To live free from violence is a sexual and reproductive right. Just over a year ago, the Convention on the Elimination of all Forms of Discrimination Against Women (CEDAW) elaborated on the definition of gender-based violence (GBV). The updated 2017 definition “expands the understanding of violence to include violations of sexual and reproductive health rights.” This is because the fulfillment of sexual and reproductive health rights is critical for women, girls and other vulnerable groups to be able to achieve all other human rights.

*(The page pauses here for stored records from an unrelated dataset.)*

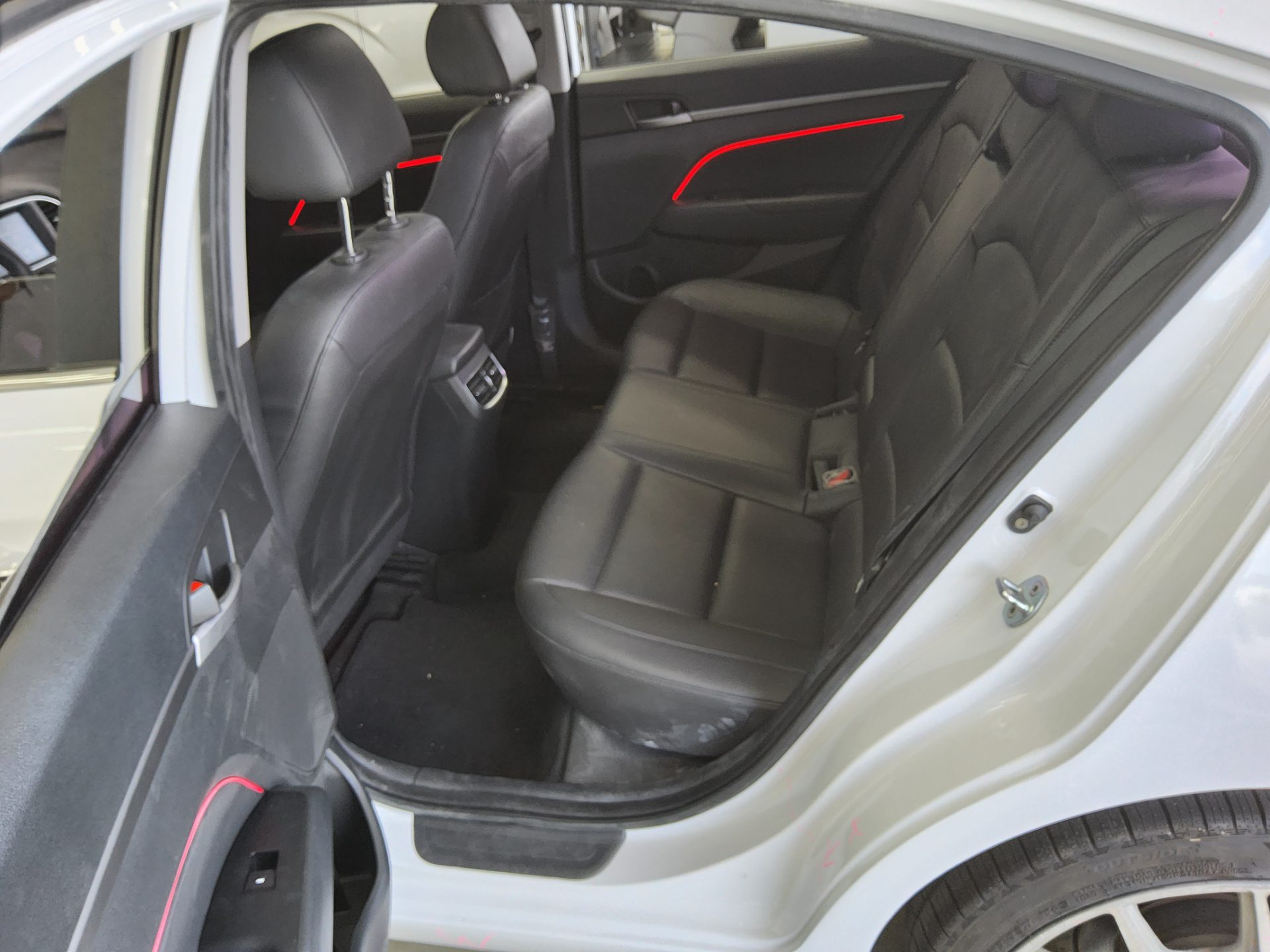 2017 - hyundai avante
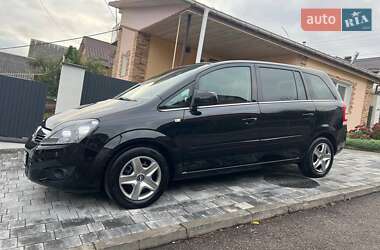 Минивэн Opel Zafira 2011 в 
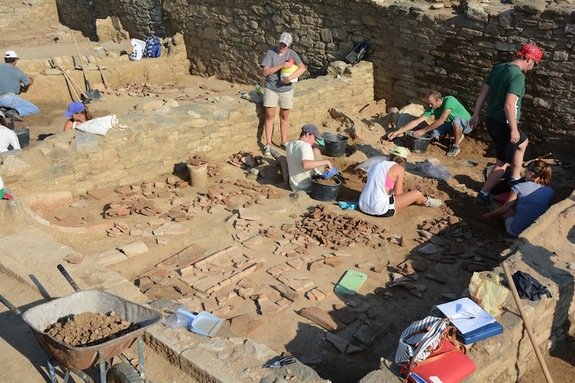 Αρχαίο εμπορικό κέντρο ανακαλύφθηκε στις Σέρρες -Εντυπωσιακά τα ευρήματα [εικόνες] | iefimerida.gr 1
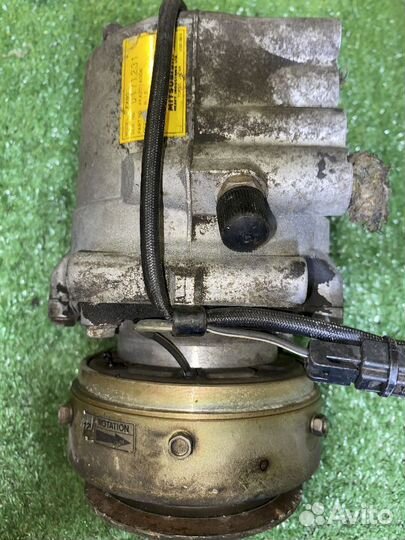 Компрессор кондиционера 4G63 Mitsubishi Galant E33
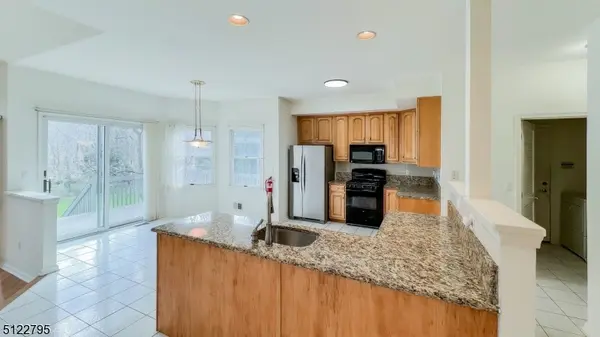 9 Collins Dr, Hillsborough Twp., NJ 08844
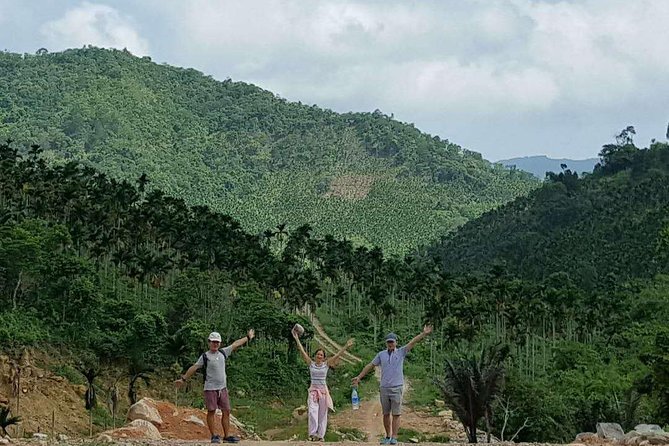 scooter and hiking trip in the rainforest - Why this Sanya outing is different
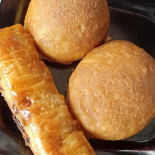 Eyang Uti Bakeshoppe Pastry food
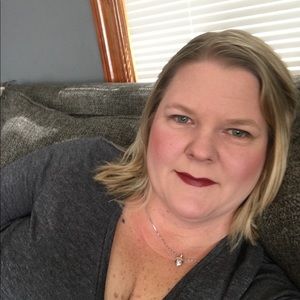 Meet your Posher, Tabitha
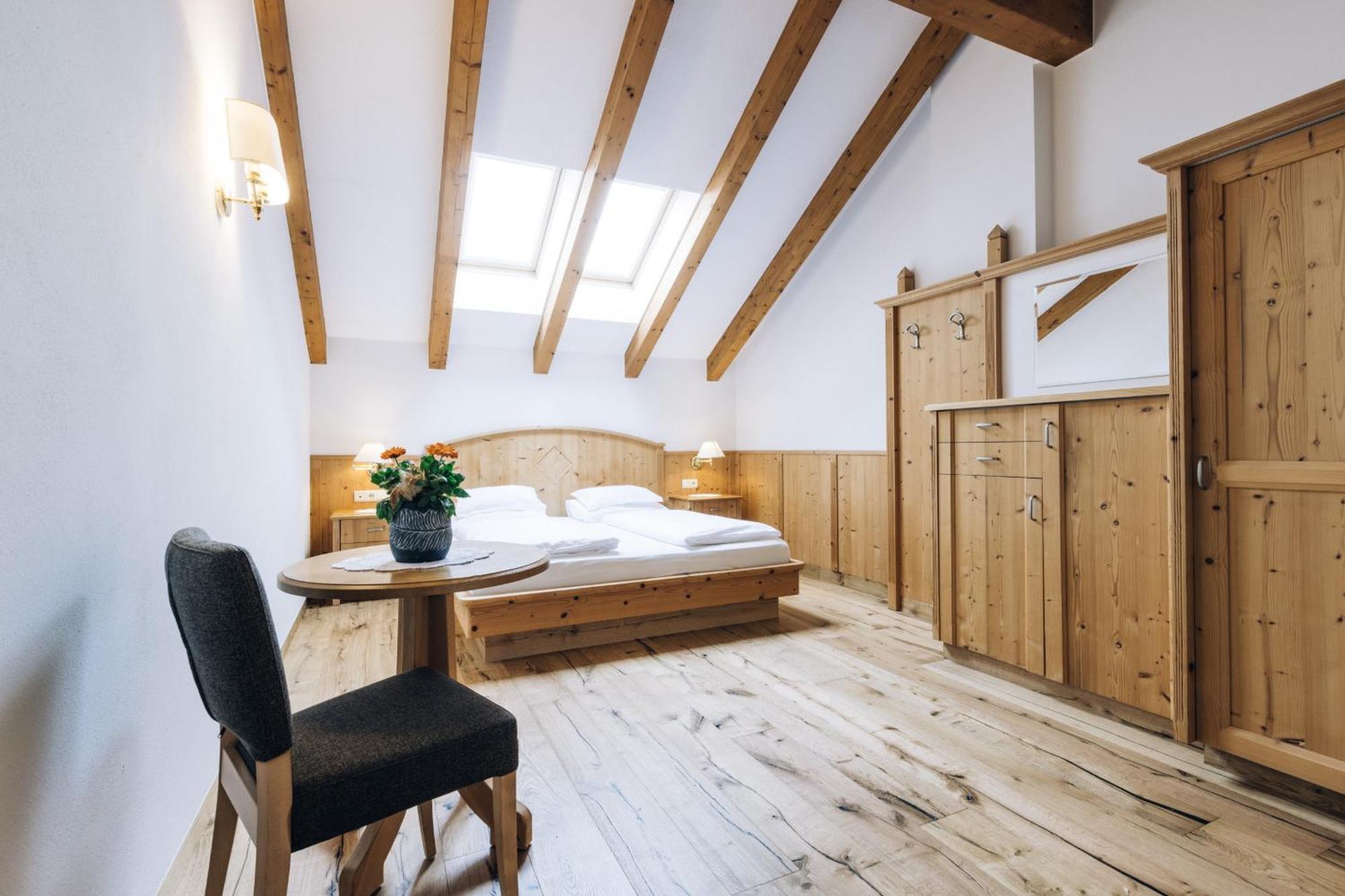Hotel Tenz 2025 Montagna Kültér fotó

Living free from violence and being able to access comprehensive reproductive health care, including contraception, is one of the most important factors in a person’s ability to determine their trajectory in life. Violence exponentially impacts the ability to access necessary and often life-saving sexual and reproductive health services. When people think of the interaction of sexual and reproductive health and violence, the immediate thought is often of intimate partner violence (IPV) or GBV. That makes sense given that an estimated 1 in 3 women globally experience physical or sexual violence, mostly by an intimate partner.

But IPV and GBV exist on a wider spectrum of violence that includes collective violence committed by groups of individuals, such as social, political or economic violence. We witness this broader violence in situations of humanitarian emergencies, displacement and open conflict, as well as with general insecurity, like gang violence. It also exists in a structural form: the institutionalized discrimination, racism and stigma that individuals face in accessing health care. While violence can physically bar access to clinics or contraceptives, it also impedes the achievement of sexual and reproductive health and rights. These rights include the right to health care, the right to life and privacy, as well as freedom from gender discrimination and ill-treatment.

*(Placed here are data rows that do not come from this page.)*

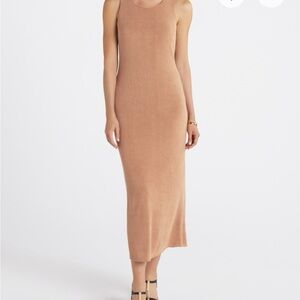 NWT! Florencia Tan Maxi Dress- Size Large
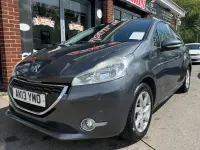 Begagnad Peugeot 208 Active 70 HK (51 kW) 2013 Grå Halvkombi
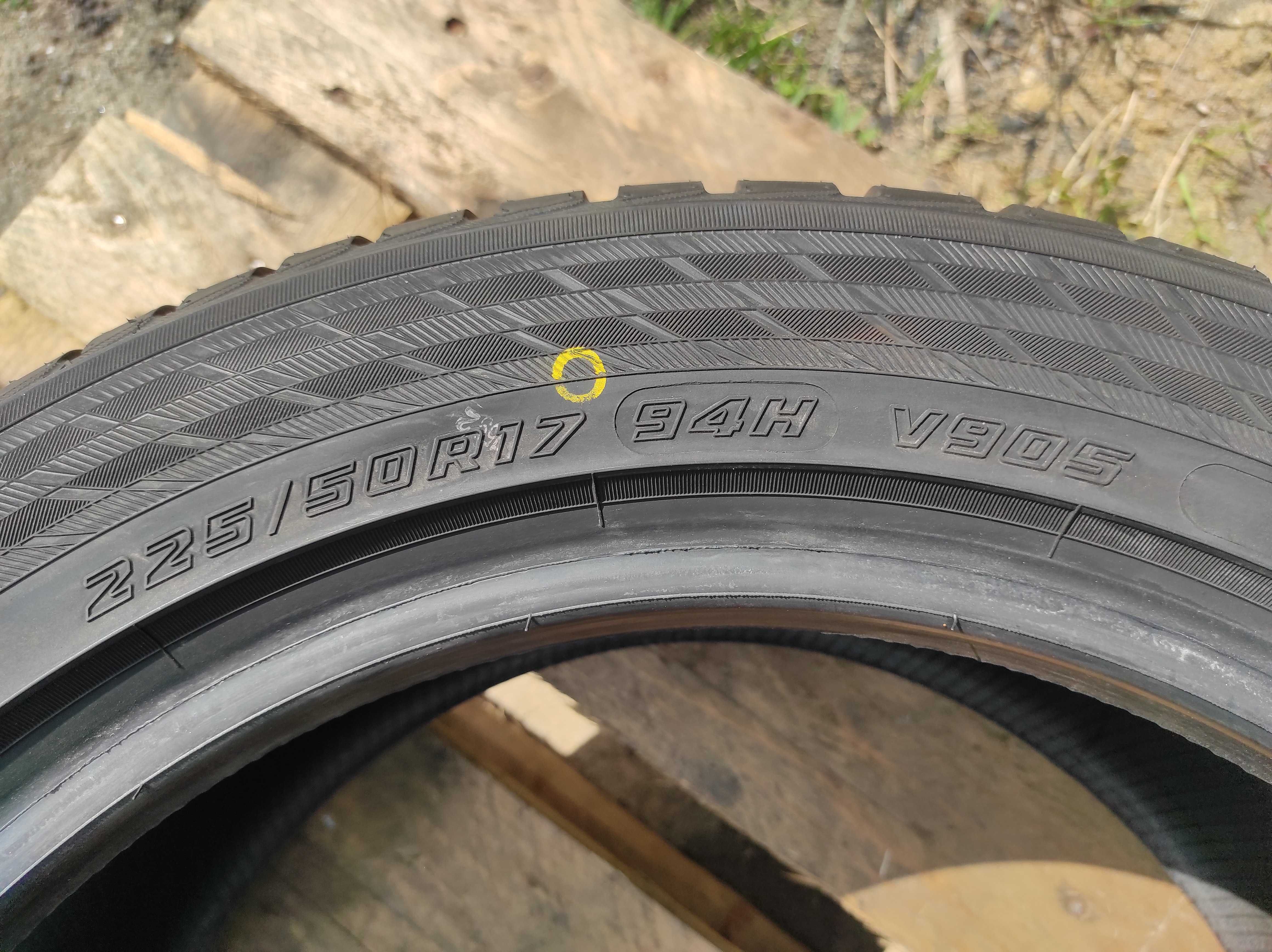 NOWE opony zimowe 2szt 225/50 R17 Yokohama Bluearth Winter V905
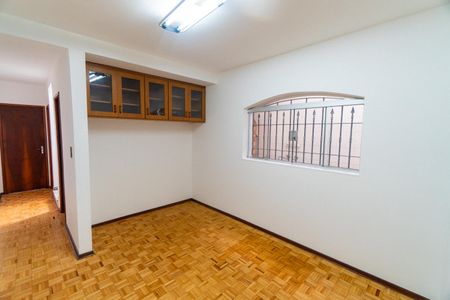 Casa à venda com 174m², 3 quartos e 2 vagasSala de Jantar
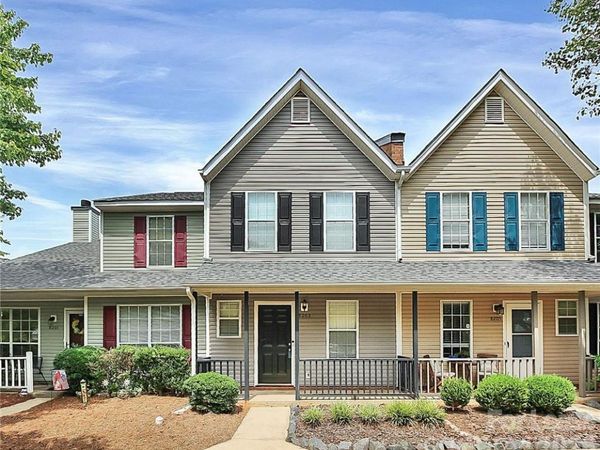 8203 Golf Ridge Drive , Charlotte, NC 28277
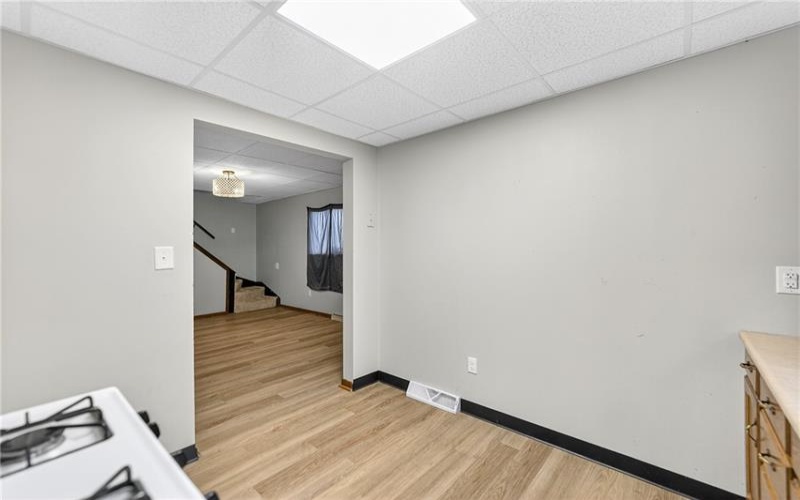102, 104, 106, 108 9th Street, Monongahela, 15063, 2 Bedrooms Bedrooms, 5 Rooms Rooms,1.1 BathroomsBathrooms,Residential,For Sale,9th Street,1718597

Experiences of violence create multi-tiered barriers to meeting sexual and reproductive health needs, which disproportionately affect the most vulnerable. For example, in El Salvador, PAI is documenting the role of violence as a barrier to sexual and reproductive health and rights. Despite relatively wide availability of contraceptive commodities, in recent years there has been a spike in adolescent pregnancy, attributed to GBV and harmful norms. Additionally, gang violence, sexual assault, femicide, and institutional gender-based violence against women—reflected in the country’s total abortion ban—all interact with deeply entrenched machismo. Unless the government tackles these issues holistically from the angles of health, education, gender and protection, efforts to improve sexual and reproductive health and rights will be thwarted.

From a development perspective, violence is an indicator of poor sexual and reproductive health outcomes. Without addressing these violations, a country cannot achieve its development goals, let alone its duties enshrined in international human rights law. Additionally, foreign donor governments—like the United States in the case of El Salvador—have largely disregarded rights-based development programming that takes gender into account. Failure to meet the needs of the most vulnerable serves to reinforce existing cycles of harmful gender norms, policies and practice, all of which must be changed, per the 2017 CEDAW recommendation, to reduce GBV.

Suffering violence is a clear violation of the sexual and reproductive health rights guaranteed by international human rights law. And violence itself, in all its different forms, hinders access to the enjoyment of those rights. In a development response, we therefore cannot isolate violence and its gendered dimensions, nor can we tick the box of contraceptive availability and walk away from the structures that perpetuate GBV.